Scott controls this tension and release with his poem's music.  Though the poem isn't metrical per se, it does rely heavily on the iamb to create a controlled, flowing pace and mood.  Much of the first stanza, set entirely at the river, has the iamb as its predominant foot, and its last line is perfect iambic hexameter: "And yes, my shoes, submerged, will smell all year of mud."  The effect is pleasing . . . relaxed.  Because it's been with us now for hundreds of years in one form (no pun intended) or another, the iamb continues to sit easily in the ear.  Too much of it I personally shun (because it's too often done poorly), but a line here and there I find very welcome.  It makes a poem, as it does with the opening stanza of "Evening Hatch," musical and familiar.  Although Scott's poem is not strictly metrical, its play with meter helps lull the reader's ear, just as the river lulls the father-speaker of the poem.

However, Scott opens the second stanza with a rhythmic rat-a-tat: "But here I am anyway . . ."  That dactyl "anyway" throws the rhythm off immediately, and what follows is a bit freer language in terms of rhythmic pattern.  This is accompanied with a shift in imagery.  In the first stanza, we are with the father at the river; in the second stanza, we are placed at the reception, hearing "the clink / of glasses as the bride and groom move between tables."  Although the imagery in the second stanza does eventually return to the river, it never quite gets its rhythmic feet under it -- close, but not quite.  Nor does the father recapture the calm that pervades him in the first stanza when he is physically and mentally at the river simultaneously.  Throughout the second, he occupies two separate spaces: the river where is "casting at dusk" and the reception where "the bride and groom move between tables."

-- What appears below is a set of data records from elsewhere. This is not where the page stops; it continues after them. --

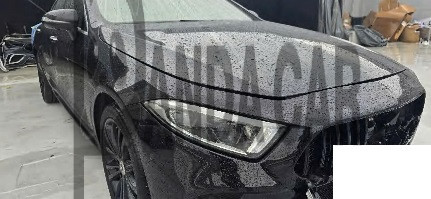 2019 Mercedes-Benz CLS400 d 4Matic, photograph 3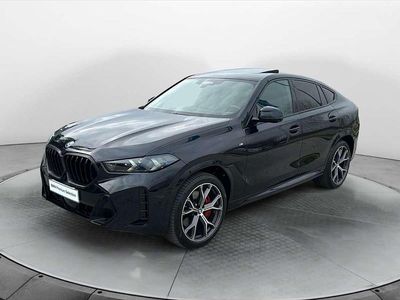 Usata BMW X6 M Sport 298 CV (219 kW) 2025 Carbon black metallizzato SUV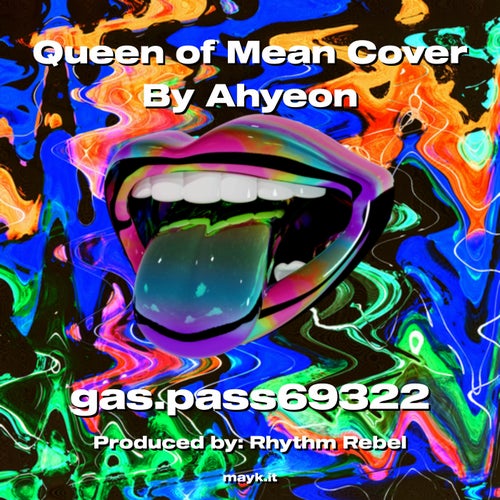 Queen of Mean Cover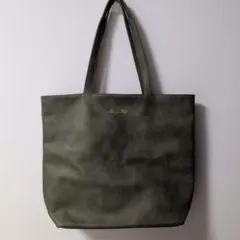 RingerShut オリーブグリーン トートバッグ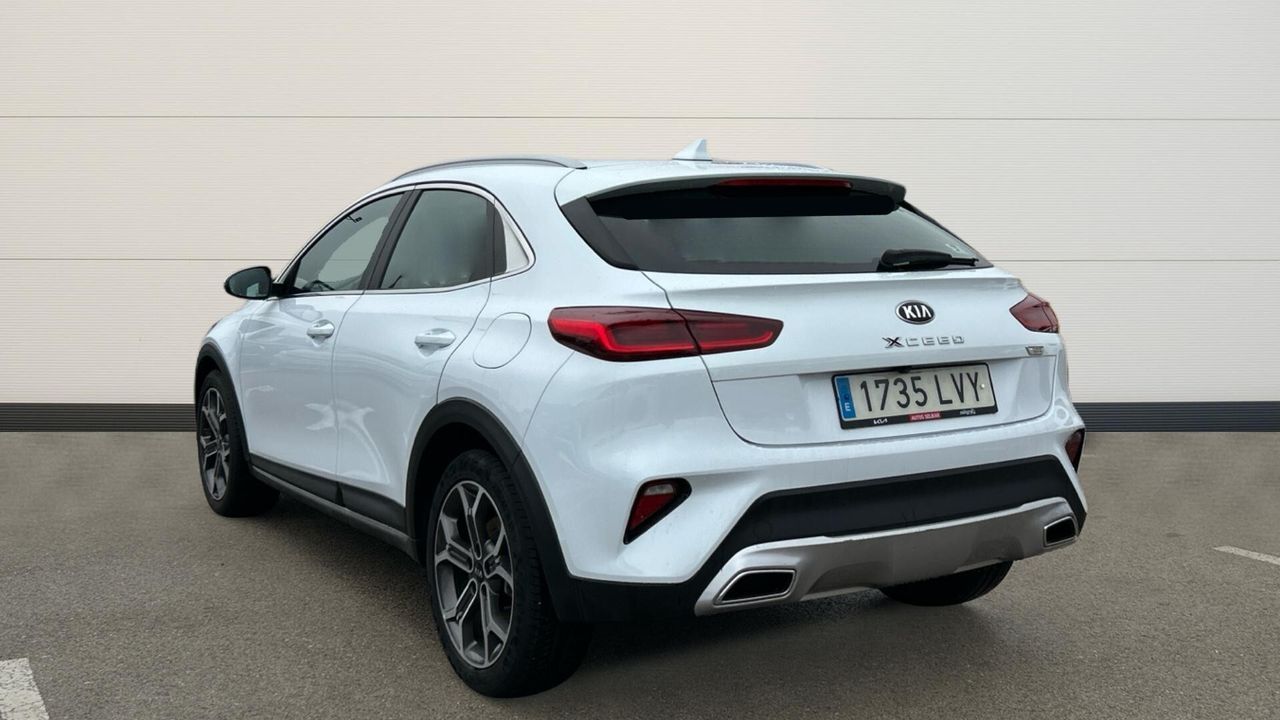 Foto del KIA XCeed 1.5 MHEV Tech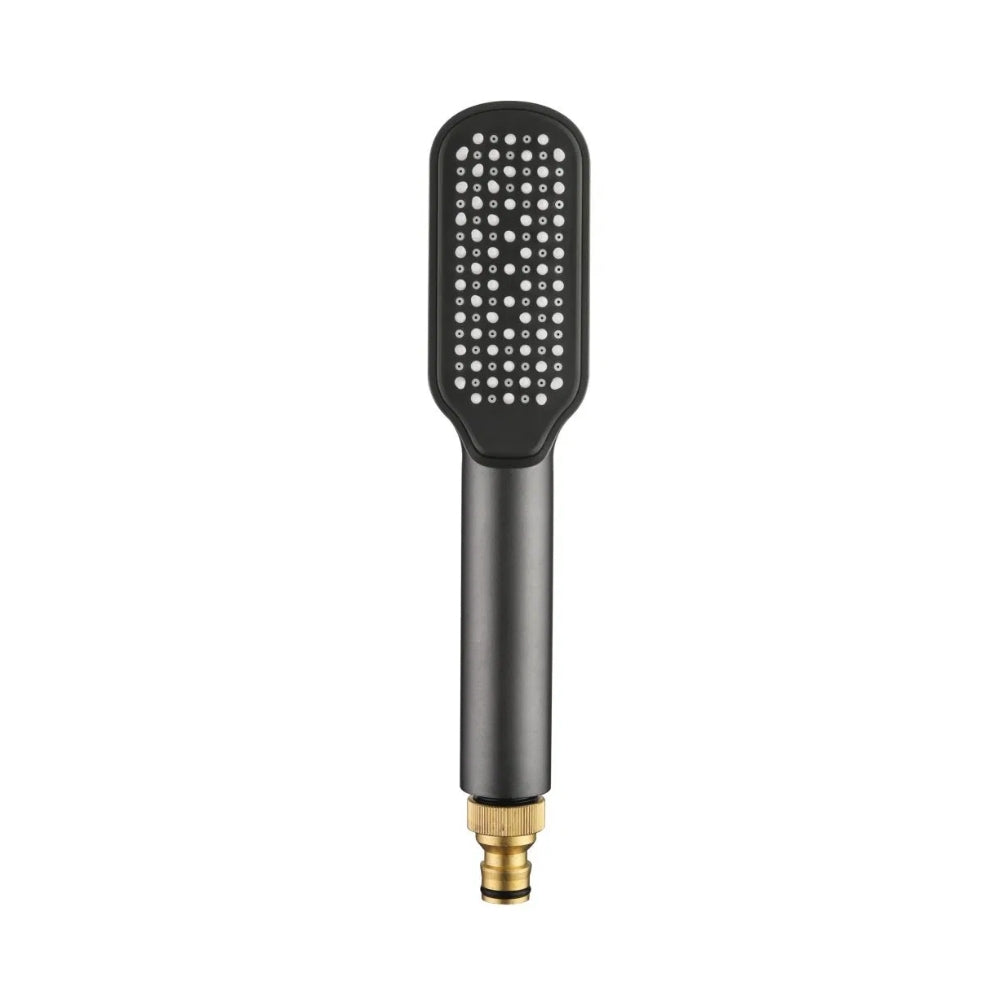 BELLA VISTA PET HAND SHOWER GUN METAL
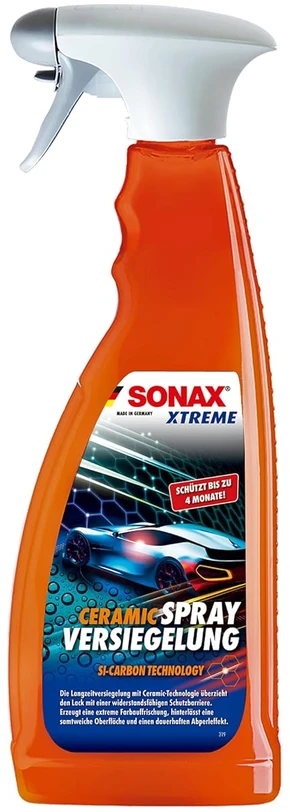 SONAX Purškiama danga Xtreme Ceramic Purškiklis Coating, 750ml 257400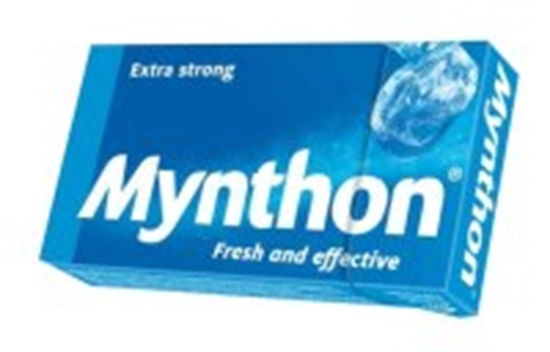 Picture of Pastilas MYNTHON Extra Strong, 34g
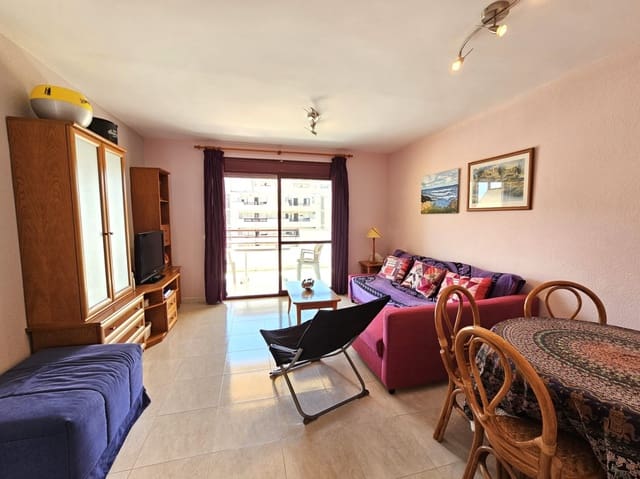 2 camera da letto Appartamento in vendita in Levante - Playa Fossa, Calpe / Calp con piscina - 485.000 € (Rif: 9588391)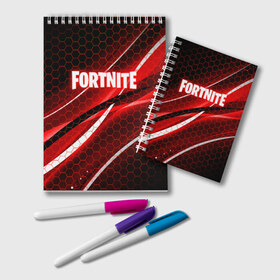 Блокнот с принтом FORTNITE в городе Новоалтайск, 100% бумага | 48 листов, плотность листов — 60 г/м2, плотность картонной обложки — 250 г/м2. Листы скреплены удобной пружинной спиралью. Цвет линий — светло-серый
 | fortnite | fortnite 2 | fortnite x маршмелло | ikonik | marshmello | ninja | ninja streamer | иконик | ниндзя | пили | фортнайт | фортнайт 2 | фортнайт глава 2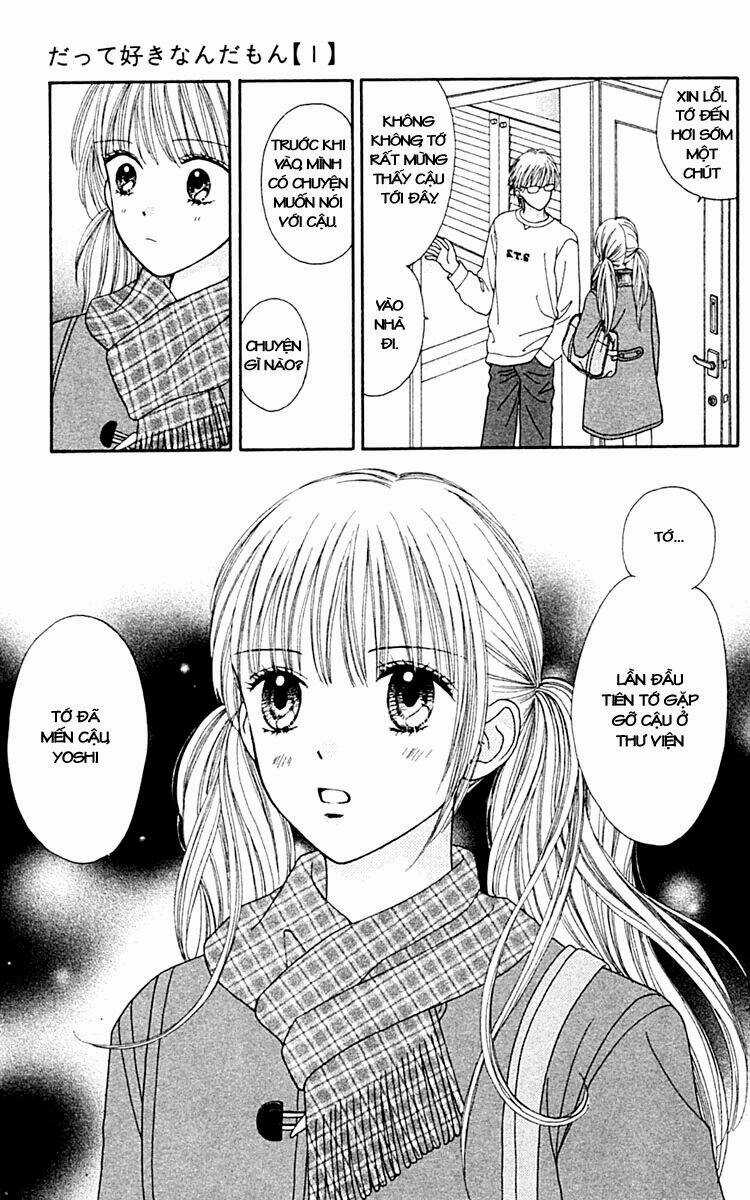 Datte Suki Nandamon - Chapter 3 - Trang 24
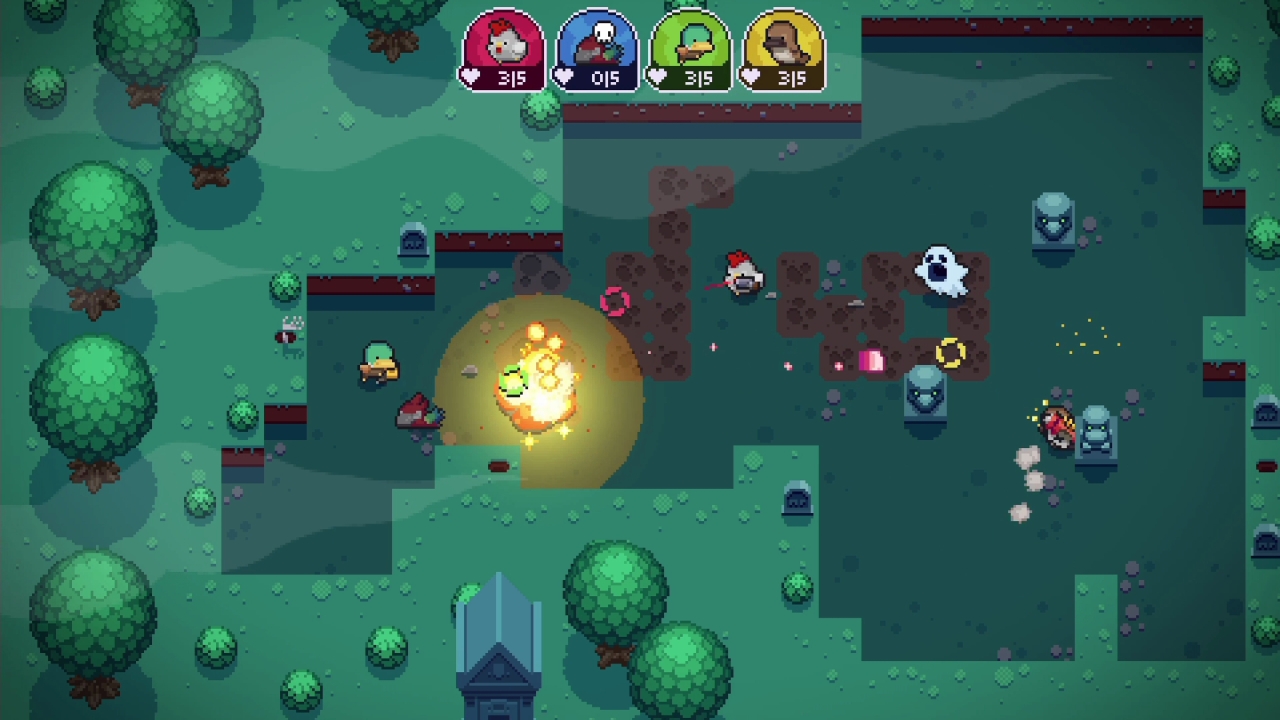 Blazing Beaks — ss (WOR)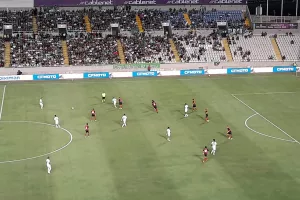(LIVE) Ομόνοια 1-0 Lincoln
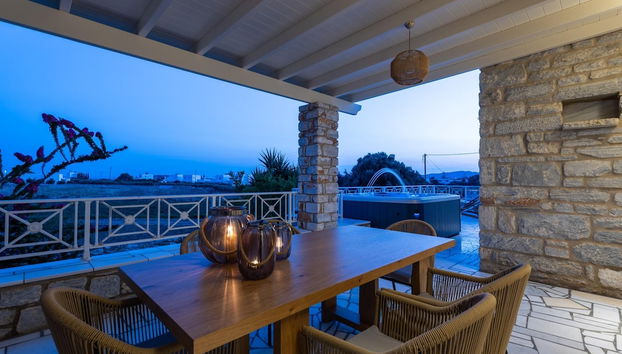 Sun and Salt 3bedroom House - Foto 5, Habitación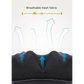 Deep Kneading Shiatsu Neck & Shoulder Massager with Heat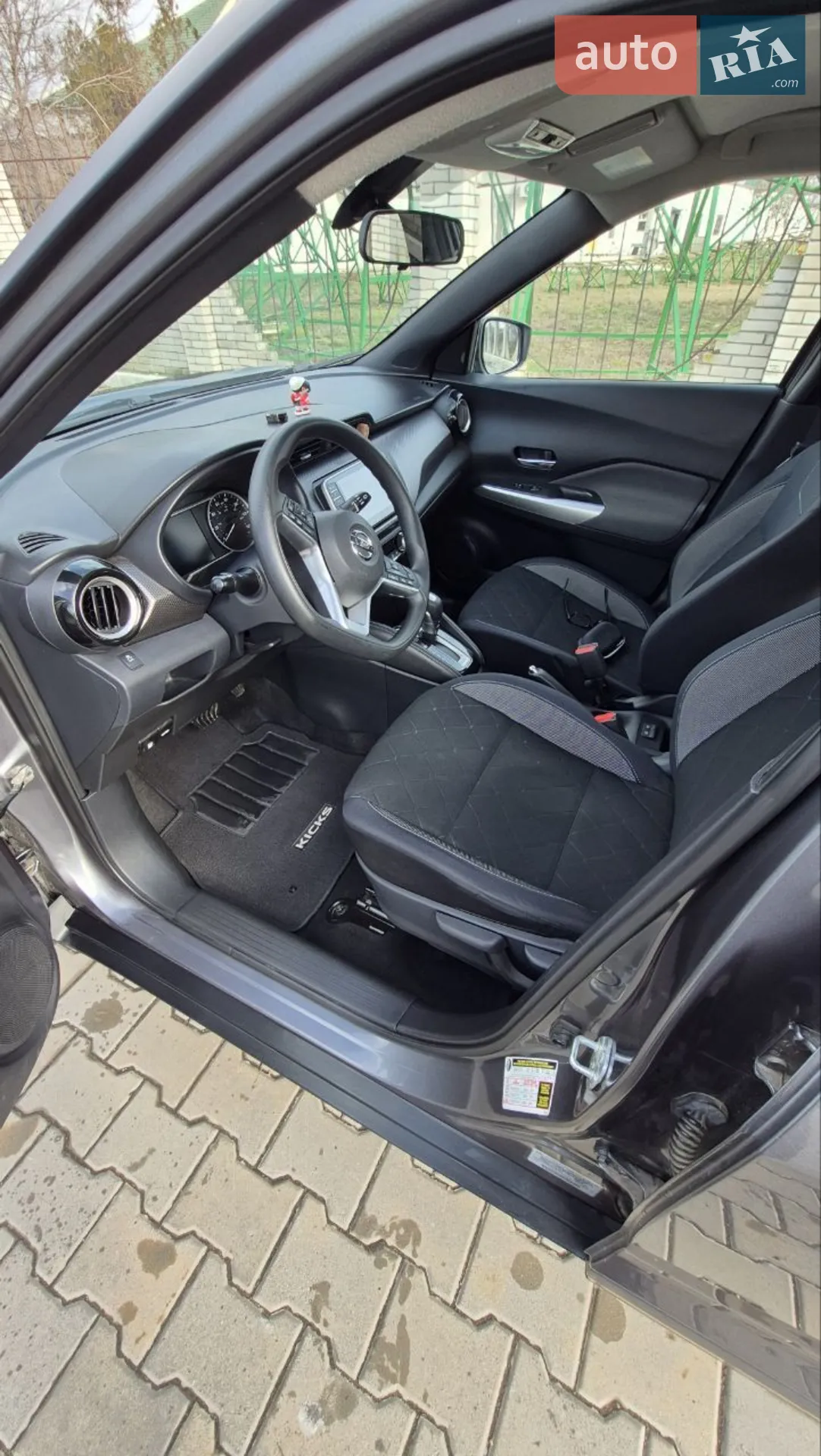 2018 Nissan Kicks - мініатюра 8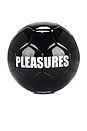 view 2 of 3 x Daft Punk Helmets Soccer Ball in Black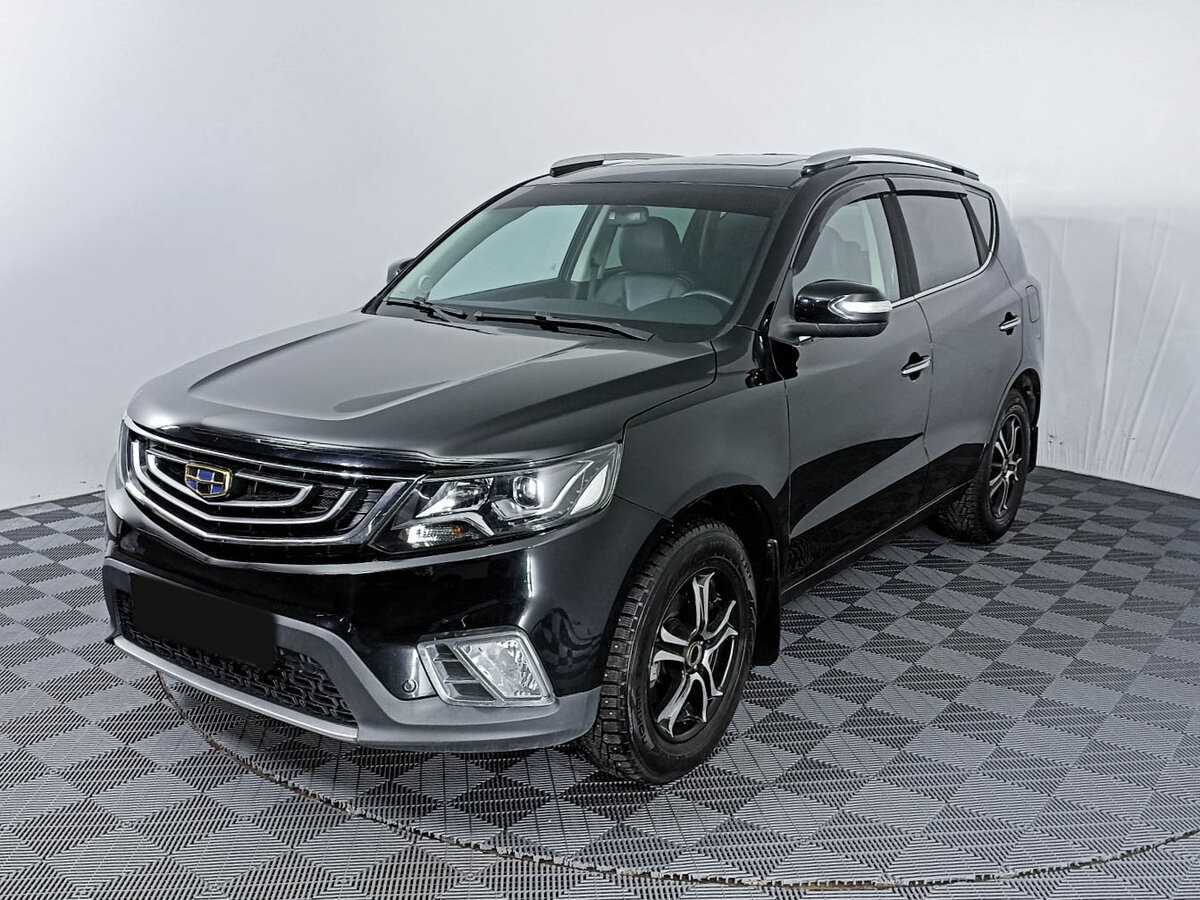 Выбранный автомобиль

The third and final stanza shifts from arhythmic to rhythmic language as the father physically returns to the reception for the father-daughter dance.  This more or less happens in the third to last line, but takes the rest of the poem to completely satisfy: "as I walk in wet shoes across the room, as if I were tracking flour / from a broken pantry door.  Someone slaps me on the the back.  / My cuffs, unrolled now.  The world tastes like honey."  It seems to me the rhythmic shift back to pattern and flow matches the father's acceptance (that may not be quite right) of his daughter's marriage, of their simultaneous passage into another phase of their lives as marked by the ritual of marriage.  There's a definite sense of tension and release here.  Where the second stanza acted as a disruption of the first's seemingly natural flow, the third stanza recaptures that flow.

The imagery in Scott's "Evening Hatch" does well to hit all five senses, which is great since much of this poem has to do with the outdoors and the comfort the father finds there.  Part of the picture is tactile -- pant-leg bottoms "wet with river water," a "silk tie" -- part of the picture is aural -- "the clink of glasses," "the wandering edge of riffle" -- part is gustatory -- "the taste of honey" -- and much is visual -- "trouser cuffs rolled up," "the branches of a downed tree."  Certain images speak directly to the olfactory sense, too: "my shoes. . .will smell all year of mud" and "the towering cottonwoods" and "the spruce."  The father-speaker of the poem is completely immersed in the natural world for these brief moments of fly fishing at the river while in the distance his daughter's wedding reception carries on.  For awhile, as much as he feels at peace at the river, he seems at odds with the wedding.  But, fishing the "Evening Hatch" helps him come to terms with this life changing event.  By the poem's end, as "someone slaps me on the back," the father is returned to the reception where he claims, "The world tastes like honey."  All is well.  All was a bit discordant, but now all is well.

Cameron Scott's "Evening Hatch" borders on the sentimental perhaps, but its play with sound and picture keep it from completely giving into it.  It's an interesting demonstration of how a person can be in two places at once, then reconvene better off than he was before.